### EXERCISE DESCRIPTION
Every entry below is to be copied exactly, apart from any picture it holds.

### AVAILABLE RECORDS

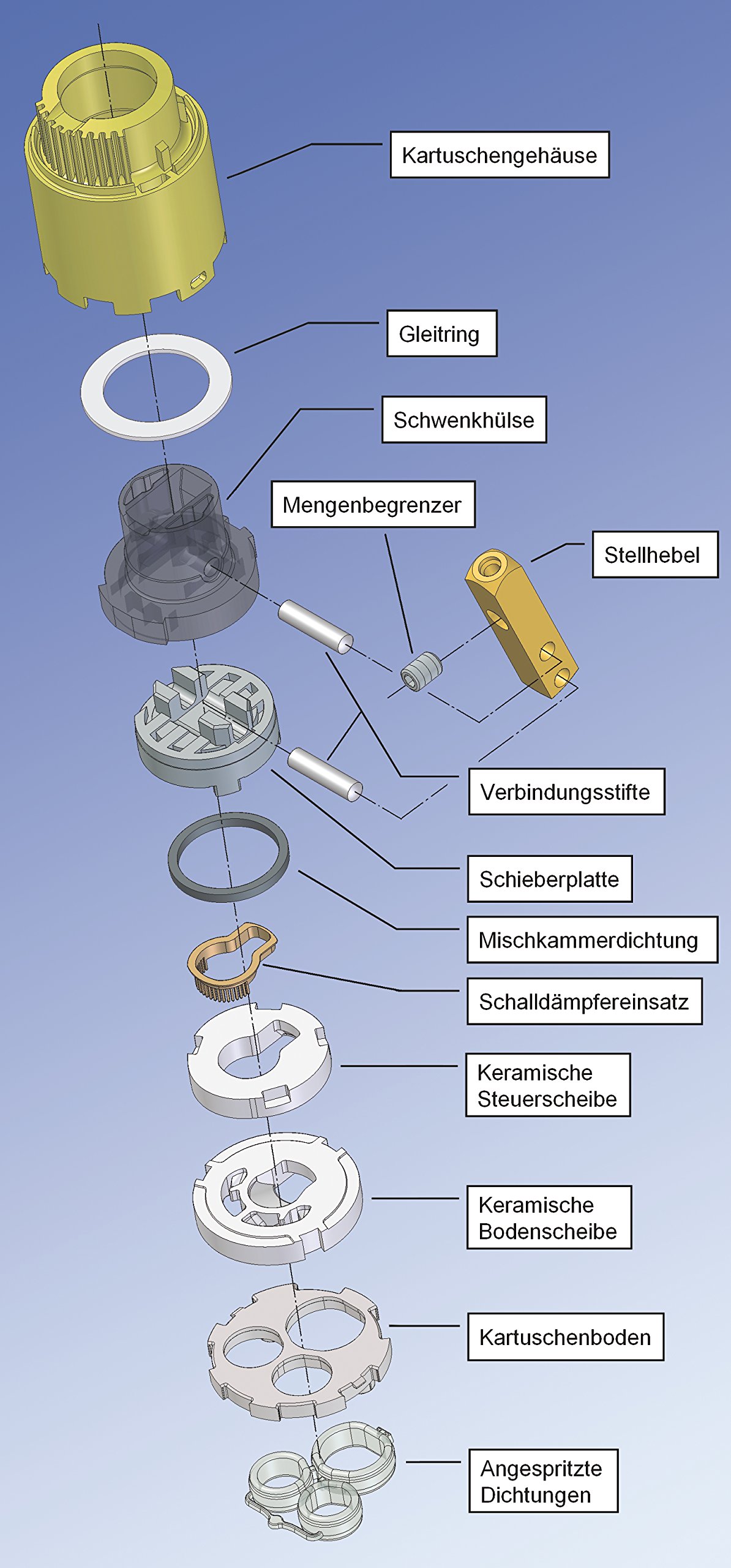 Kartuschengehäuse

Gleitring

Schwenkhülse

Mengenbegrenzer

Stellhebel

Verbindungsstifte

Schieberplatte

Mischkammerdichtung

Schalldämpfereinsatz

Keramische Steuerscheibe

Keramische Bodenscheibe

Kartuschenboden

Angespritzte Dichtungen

### EXPECTED ANSWER
 Kartuschengehäuse

Gleitring

Schwenkhülse

Mengenbegrenzer

Stellhebel

Verbindungsstifte

Schieberplatte

Mischkammerdichtung

Schalldämpfereinsatz

Keramische Steuerscheibe

Keramische Bodenscheibe

Kartuschenboden

Angespritzte Dichtungen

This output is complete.